Kritik aus Nordrhein‑Westfalen: Landesanteil an Kosten verdreifacht
Die nordrhein‑westfälische Landesbauministerin Ina Scharrenbach (CDU) kritisiert die Reform. Nach Angaben ihres Ministeriums lag der Landesanteil an den Wohngeldkosten vor der Reform bei 218 Millionen Euro, während er im Jahr 2024 auf 645 Millionen Euro stieg. Dies sei eine erhebliche Mehrbelastung für den Landeshaushalt.
Zudem äußerte Scharrenbach Zweifel an der Wirksamkeit der Reform. Sie vermutet, dass die Wohngeldanhebung einen Anreiz für Mietsteigerungen geschaffen haben könnte.

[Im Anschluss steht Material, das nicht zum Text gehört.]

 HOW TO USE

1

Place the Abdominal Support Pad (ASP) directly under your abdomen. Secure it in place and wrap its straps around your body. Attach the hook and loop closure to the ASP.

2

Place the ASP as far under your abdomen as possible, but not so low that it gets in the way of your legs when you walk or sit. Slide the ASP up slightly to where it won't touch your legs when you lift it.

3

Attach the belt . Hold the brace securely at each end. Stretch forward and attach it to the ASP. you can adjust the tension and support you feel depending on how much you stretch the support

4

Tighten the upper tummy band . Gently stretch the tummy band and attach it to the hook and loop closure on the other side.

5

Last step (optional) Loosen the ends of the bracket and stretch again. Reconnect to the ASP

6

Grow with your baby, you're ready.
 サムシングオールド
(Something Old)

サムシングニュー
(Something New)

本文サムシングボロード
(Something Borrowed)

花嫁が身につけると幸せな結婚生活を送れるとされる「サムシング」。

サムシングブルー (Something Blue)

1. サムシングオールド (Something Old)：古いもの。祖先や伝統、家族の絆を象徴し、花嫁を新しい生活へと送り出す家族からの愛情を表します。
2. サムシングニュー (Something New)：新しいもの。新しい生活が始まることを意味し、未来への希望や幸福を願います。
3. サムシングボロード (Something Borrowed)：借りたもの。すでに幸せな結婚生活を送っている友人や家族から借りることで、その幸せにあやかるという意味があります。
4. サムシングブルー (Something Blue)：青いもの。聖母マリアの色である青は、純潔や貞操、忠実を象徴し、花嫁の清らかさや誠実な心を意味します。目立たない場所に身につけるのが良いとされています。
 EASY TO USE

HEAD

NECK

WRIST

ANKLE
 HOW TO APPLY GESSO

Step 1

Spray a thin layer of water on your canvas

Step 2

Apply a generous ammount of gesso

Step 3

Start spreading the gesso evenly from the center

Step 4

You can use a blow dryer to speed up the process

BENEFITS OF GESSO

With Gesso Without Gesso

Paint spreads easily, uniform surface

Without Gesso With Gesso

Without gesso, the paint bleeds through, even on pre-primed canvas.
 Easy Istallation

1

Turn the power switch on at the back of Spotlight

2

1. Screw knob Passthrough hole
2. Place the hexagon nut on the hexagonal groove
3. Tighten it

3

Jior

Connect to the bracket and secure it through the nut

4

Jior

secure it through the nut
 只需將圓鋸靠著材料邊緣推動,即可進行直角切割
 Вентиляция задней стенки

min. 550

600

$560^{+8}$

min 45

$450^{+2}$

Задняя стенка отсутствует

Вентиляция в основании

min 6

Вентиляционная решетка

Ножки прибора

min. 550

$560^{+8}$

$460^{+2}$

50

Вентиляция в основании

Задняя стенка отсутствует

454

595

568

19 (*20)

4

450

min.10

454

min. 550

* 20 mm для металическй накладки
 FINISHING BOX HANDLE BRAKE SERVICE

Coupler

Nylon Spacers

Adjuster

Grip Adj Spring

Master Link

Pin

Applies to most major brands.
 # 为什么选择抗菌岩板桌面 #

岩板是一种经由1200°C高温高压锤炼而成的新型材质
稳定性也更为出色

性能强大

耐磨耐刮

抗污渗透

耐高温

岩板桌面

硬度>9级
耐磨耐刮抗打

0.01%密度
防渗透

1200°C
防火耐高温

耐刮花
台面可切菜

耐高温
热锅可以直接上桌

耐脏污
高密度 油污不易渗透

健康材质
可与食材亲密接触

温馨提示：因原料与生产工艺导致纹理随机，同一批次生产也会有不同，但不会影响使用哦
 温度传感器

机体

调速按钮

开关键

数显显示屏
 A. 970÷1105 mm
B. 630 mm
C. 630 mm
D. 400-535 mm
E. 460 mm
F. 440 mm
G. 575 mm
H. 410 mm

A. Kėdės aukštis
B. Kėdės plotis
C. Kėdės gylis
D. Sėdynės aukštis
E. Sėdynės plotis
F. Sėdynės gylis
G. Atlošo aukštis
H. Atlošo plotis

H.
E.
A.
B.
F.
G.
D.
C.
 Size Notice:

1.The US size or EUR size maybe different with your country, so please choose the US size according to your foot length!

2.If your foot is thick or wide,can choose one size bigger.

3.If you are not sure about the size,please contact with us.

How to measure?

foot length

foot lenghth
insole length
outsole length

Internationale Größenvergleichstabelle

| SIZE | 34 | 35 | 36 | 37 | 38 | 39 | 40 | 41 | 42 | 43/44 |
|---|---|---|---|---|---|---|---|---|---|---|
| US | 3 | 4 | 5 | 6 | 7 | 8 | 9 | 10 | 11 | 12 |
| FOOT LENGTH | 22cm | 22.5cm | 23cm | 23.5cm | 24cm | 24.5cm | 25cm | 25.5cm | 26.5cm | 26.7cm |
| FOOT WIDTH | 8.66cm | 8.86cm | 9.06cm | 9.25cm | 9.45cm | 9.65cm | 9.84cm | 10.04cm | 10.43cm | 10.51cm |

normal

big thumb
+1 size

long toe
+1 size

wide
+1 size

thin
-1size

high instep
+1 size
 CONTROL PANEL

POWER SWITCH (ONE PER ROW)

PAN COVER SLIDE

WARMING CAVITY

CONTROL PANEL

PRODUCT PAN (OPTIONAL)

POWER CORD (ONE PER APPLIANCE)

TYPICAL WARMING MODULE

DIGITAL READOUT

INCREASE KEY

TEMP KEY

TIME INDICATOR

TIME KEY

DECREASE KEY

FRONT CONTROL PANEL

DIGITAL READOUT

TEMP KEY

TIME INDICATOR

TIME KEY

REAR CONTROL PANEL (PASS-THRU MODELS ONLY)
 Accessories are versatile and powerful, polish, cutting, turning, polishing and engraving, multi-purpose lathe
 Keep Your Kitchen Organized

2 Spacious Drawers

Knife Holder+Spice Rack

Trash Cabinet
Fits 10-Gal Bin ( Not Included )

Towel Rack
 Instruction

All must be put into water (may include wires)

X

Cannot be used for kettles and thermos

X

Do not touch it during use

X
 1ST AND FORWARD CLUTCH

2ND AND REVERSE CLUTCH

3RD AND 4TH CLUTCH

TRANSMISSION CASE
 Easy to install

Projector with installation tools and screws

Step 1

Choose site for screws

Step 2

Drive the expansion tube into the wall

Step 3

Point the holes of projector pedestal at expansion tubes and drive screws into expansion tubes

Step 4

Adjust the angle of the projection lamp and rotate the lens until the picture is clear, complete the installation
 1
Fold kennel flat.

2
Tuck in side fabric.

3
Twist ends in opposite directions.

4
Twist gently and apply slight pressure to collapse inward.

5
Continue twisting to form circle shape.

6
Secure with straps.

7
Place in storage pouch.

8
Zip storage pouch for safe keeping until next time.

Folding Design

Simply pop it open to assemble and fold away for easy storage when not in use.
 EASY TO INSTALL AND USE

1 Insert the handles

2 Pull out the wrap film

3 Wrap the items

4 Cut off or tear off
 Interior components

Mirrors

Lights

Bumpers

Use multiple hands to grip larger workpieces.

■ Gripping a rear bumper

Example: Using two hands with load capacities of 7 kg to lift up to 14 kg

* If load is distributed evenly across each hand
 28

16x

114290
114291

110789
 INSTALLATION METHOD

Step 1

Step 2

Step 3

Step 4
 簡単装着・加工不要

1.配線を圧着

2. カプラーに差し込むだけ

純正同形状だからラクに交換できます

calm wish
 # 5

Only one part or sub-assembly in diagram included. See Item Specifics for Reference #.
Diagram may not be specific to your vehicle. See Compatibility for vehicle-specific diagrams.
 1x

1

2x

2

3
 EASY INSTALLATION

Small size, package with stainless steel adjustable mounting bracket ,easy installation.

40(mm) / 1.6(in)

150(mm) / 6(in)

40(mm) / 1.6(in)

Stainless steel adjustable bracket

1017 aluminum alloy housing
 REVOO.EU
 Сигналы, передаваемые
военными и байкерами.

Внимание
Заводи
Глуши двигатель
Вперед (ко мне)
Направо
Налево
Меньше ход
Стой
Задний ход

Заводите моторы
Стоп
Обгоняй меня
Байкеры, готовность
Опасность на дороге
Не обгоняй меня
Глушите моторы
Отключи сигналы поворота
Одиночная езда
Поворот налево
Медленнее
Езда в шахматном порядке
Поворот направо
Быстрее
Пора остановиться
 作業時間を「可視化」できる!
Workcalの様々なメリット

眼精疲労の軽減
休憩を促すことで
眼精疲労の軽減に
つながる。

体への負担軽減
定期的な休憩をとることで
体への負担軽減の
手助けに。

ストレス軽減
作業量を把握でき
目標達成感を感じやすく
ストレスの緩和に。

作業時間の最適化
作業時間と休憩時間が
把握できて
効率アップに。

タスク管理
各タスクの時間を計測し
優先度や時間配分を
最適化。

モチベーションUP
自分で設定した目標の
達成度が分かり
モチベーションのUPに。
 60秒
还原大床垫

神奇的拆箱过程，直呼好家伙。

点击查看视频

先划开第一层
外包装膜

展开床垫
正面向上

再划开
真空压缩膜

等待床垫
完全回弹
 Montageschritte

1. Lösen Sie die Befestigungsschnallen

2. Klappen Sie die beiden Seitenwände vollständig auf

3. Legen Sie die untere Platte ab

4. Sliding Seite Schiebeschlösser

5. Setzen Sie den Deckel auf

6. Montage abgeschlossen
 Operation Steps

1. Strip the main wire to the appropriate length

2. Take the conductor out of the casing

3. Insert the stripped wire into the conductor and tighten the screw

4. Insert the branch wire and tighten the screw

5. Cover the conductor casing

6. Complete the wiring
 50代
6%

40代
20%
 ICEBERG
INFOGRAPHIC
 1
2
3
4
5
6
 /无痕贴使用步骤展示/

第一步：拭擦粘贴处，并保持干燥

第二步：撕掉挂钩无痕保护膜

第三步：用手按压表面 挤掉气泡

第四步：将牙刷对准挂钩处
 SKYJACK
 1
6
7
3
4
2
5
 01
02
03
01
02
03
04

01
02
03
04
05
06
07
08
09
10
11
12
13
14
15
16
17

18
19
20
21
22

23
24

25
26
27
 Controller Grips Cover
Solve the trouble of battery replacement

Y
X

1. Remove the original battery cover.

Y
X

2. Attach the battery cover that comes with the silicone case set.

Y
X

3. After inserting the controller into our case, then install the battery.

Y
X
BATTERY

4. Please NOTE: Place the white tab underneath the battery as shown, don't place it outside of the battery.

Ihr Ministerium erklärte auf Anfrage, dass der Anteil der Haushalte, die mehr als 40 Prozent ihres Einkommens für Wohnkosten aufwenden, trotz der Reform nicht gesunken sei – konkrete Daten oder Quellen zur Untermauerung wurden jedoch nicht genannt.
Bundesbauministerium verweist auf europäische Statistik
Das Bundesbauministerium verweist zur Bewertung der Reform auf Zahlen der EU‑SILC‑Statistik. Demnach sank der Anteil der Bevölkerung mit hoher Wohnkostenbelastung von 13 Prozent im Jahr 2023 auf 12 Prozent im Jahr 2024. Hinweise darauf, dass das ausgeweitete Wohngeld zu Mietsteigerungen geführt habe, liegen dem Ministerium nach eigenen Angaben nicht vor.
Ein Sprecher erklärte, die Reform habe sich bewährt und eine Entlastung bewirkt. Etwa 600.000 Haushalte, die zuvor keine Unterstützung erhielten, würden nun bei Wohnkosten entlastet – sowohl Mieter als auch Eigentümer von selbstgenutztem Wohnraum.
Gelsenkirchen: Zusätzlicher Personalbedarf durch mehr Anträge
In Gelsenkirchen reagierte die Verwaltung mit einer personellen Aufstockung auf den Anstieg der Anträge. Die Zahl der Planstellen in der Wohngeldstelle wurde von elf auf 25 erhöht. Die Sozialdezernentin Andrea Henze (SPD) bezeichnete die Reform als erfolgreich. Sie erklärte, das Geld erreiche die Bevölkerung wie beabsichtigt. Allerdings äußerte sie den Wunsch, dass die Mehrkosten für zusätzliches Personal vom Bund übernommen würden.
Fazit
Die Auswirkungen der Wohngeldreform bleiben kontrovers. Während das Bundesbauministerium von einer entlastenden Wirkung spricht, fordert Nordrhein‑Westfalens Bauministerin weitere Prüfungen zur tatsächlichen Effizienz und zu möglichen Mietpreisfolgen. Eine abschließende Bewertung zur Wirkung auf die Mietentwicklung liegt bislang nicht vor.